The UK needs to invoke Article 50 of the Lisbon Treaty which will trigger a two-year negotiation time for the EU and UK to decide their future relationship and the state of UK in global world. Further, some of the EU members, like German Chancellor and French President, will need to convey other EU members to not obey the UK during their June 28-29 meeting of EU leaders.
[B]Hence, there will be more music to face ahead……[/B]
The Financial industry will be the worst affected due to the Brexit outcome which might force the London to lose its status as a global financial hub. Some of the leading financial companies, like JP Morgan Chase and Goldman Sachs have already told that the Brexit could lead them to leave the London, leading to heavy job-losses in financial industry.

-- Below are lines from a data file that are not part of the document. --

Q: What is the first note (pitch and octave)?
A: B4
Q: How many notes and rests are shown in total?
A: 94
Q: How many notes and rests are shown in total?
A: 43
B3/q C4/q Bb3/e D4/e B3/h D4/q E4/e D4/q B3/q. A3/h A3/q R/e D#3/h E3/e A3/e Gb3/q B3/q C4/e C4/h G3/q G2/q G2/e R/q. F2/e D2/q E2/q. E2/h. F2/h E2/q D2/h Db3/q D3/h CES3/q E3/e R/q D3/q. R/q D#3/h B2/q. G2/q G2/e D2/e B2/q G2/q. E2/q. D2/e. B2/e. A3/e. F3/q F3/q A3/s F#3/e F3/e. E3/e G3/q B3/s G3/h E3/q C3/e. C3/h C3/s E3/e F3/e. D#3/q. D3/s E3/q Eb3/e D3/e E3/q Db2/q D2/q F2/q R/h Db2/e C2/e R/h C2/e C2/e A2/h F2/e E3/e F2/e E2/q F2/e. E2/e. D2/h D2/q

Moreover, Netherland, which was also in-line to announce referendum to leave the EU, announced the same after the Brexit poll results and some other EU nations might also practice the same in future. So, the EU and the ECB will be worst affected due to that. Some of the global central bankers, like BoJ, BoE, RBNZ and Federal Reserve will be forced to announce monetary easing and might add fuel into the global financial market volatility.
Finally, after facing the disappointment markets have started soothing, though for the time being only, and a weaker US Durable Goods Orders might lead to a bit of correction in USD while there are no signs, except a formal announcement from Japan, that can weaken the JPY.
As the global financial markets are witnessing a shockwave, it would be better to stay out of trading for the day at-least, until there can be a new sign from UK mentioning that they might maintain healthy relation with EU.